(Data entries)
----------

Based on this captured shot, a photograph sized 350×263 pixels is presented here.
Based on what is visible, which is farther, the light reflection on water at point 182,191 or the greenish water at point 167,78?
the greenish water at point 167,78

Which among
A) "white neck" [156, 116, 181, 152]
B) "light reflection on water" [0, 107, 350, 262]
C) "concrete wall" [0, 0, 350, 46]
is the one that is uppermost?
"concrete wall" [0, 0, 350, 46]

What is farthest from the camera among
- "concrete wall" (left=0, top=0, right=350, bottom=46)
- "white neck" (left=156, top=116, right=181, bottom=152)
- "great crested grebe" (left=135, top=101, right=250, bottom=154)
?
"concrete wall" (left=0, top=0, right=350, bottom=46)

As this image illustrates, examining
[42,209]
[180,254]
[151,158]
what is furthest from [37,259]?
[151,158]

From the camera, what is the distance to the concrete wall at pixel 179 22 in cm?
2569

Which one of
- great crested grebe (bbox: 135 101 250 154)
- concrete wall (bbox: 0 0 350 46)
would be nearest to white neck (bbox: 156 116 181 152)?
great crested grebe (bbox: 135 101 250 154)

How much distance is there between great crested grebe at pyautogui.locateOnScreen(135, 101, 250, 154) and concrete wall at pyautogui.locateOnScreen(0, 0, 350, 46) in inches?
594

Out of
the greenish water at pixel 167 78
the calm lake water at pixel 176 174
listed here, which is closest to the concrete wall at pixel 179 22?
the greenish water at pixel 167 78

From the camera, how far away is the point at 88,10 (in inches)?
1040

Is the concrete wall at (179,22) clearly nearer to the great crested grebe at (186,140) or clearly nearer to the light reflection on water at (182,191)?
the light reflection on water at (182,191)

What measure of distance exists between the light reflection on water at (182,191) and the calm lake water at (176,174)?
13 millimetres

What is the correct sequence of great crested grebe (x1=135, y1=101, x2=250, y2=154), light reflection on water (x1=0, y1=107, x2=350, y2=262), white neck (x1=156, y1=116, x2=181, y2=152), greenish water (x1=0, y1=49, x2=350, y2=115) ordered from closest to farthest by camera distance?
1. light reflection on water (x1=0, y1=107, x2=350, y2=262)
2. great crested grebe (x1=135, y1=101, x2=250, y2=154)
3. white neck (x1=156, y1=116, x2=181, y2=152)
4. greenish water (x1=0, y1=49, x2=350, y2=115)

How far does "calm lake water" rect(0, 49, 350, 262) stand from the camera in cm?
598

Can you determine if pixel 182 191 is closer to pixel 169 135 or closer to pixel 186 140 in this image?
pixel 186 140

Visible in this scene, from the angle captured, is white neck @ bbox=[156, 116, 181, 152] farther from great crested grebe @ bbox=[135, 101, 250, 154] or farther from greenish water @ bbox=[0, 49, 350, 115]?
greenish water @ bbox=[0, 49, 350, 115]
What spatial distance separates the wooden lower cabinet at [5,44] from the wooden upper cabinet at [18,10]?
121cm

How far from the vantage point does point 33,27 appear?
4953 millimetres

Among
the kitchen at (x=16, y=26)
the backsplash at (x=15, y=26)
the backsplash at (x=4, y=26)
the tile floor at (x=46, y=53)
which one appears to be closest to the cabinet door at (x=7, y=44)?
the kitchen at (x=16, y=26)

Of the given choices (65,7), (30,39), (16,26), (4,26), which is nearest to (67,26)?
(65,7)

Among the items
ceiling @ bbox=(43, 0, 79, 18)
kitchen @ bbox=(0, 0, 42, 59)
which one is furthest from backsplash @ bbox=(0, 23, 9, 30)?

----------

Extract all of the data shown above without alteration.

Based on this captured shot, a photograph sized 350×263 pixels is presented here.
Based on what is visible, which is farther, the light reflection on water at point 182,191 or the greenish water at point 167,78?
the greenish water at point 167,78

Which among
A) "white neck" [156, 116, 181, 152]
B) "light reflection on water" [0, 107, 350, 262]
C) "concrete wall" [0, 0, 350, 46]
is the one that is uppermost?
"concrete wall" [0, 0, 350, 46]

What is farthest from the camera among
- "concrete wall" (left=0, top=0, right=350, bottom=46)
- "white neck" (left=156, top=116, right=181, bottom=152)
- "great crested grebe" (left=135, top=101, right=250, bottom=154)
?
"concrete wall" (left=0, top=0, right=350, bottom=46)

As this image illustrates, examining
[42,209]
[180,254]
[151,158]
what is furthest from [37,259]?
[151,158]

From the camera, what is the distance to the concrete wall at pixel 179 22 in cm?
2569

Which one of
- great crested grebe (bbox: 135 101 250 154)
- concrete wall (bbox: 0 0 350 46)
would be nearest to white neck (bbox: 156 116 181 152)?
great crested grebe (bbox: 135 101 250 154)

How much distance is there between great crested grebe at pyautogui.locateOnScreen(135, 101, 250, 154) and concrete wall at pyautogui.locateOnScreen(0, 0, 350, 46) in inches?
594

Out of
the greenish water at pixel 167 78
the calm lake water at pixel 176 174
listed here, which is closest to the concrete wall at pixel 179 22?
the greenish water at pixel 167 78

From the camera, how far away is the point at 88,10 (in inches)?
1040

Is the concrete wall at (179,22) clearly nearer to the great crested grebe at (186,140) or clearly nearer to the light reflection on water at (182,191)?
the light reflection on water at (182,191)

What measure of distance exists between the light reflection on water at (182,191) and the calm lake water at (176,174)?
13 millimetres

What is the correct sequence of great crested grebe (x1=135, y1=101, x2=250, y2=154), light reflection on water (x1=0, y1=107, x2=350, y2=262), white neck (x1=156, y1=116, x2=181, y2=152), greenish water (x1=0, y1=49, x2=350, y2=115) ordered from closest to farthest by camera distance?
1. light reflection on water (x1=0, y1=107, x2=350, y2=262)
2. great crested grebe (x1=135, y1=101, x2=250, y2=154)
3. white neck (x1=156, y1=116, x2=181, y2=152)
4. greenish water (x1=0, y1=49, x2=350, y2=115)

How far does "calm lake water" rect(0, 49, 350, 262) stand from the camera in cm?
598

Can you determine if pixel 182 191 is closer to pixel 169 135 or closer to pixel 186 140 in this image?
pixel 186 140

Visible in this scene, from the angle captured, is white neck @ bbox=[156, 116, 181, 152] farther from great crested grebe @ bbox=[135, 101, 250, 154] or farther from greenish water @ bbox=[0, 49, 350, 115]?
greenish water @ bbox=[0, 49, 350, 115]
What spatial distance separates the wooden lower cabinet at [5,44] from the wooden upper cabinet at [18,10]?
121cm

How far from the vantage point does point 33,27 appear?
4953 millimetres

Among
the kitchen at (x=16, y=26)
the backsplash at (x=15, y=26)
the backsplash at (x=4, y=26)
the tile floor at (x=46, y=53)
which one appears to be closest to the cabinet door at (x=7, y=44)?
the kitchen at (x=16, y=26)

Of the given choices (65,7), (30,39), (16,26), (4,26), which is nearest to (67,26)?
(65,7)

Among the items
ceiling @ bbox=(43, 0, 79, 18)
kitchen @ bbox=(0, 0, 42, 59)
which one is furthest from backsplash @ bbox=(0, 23, 9, 30)?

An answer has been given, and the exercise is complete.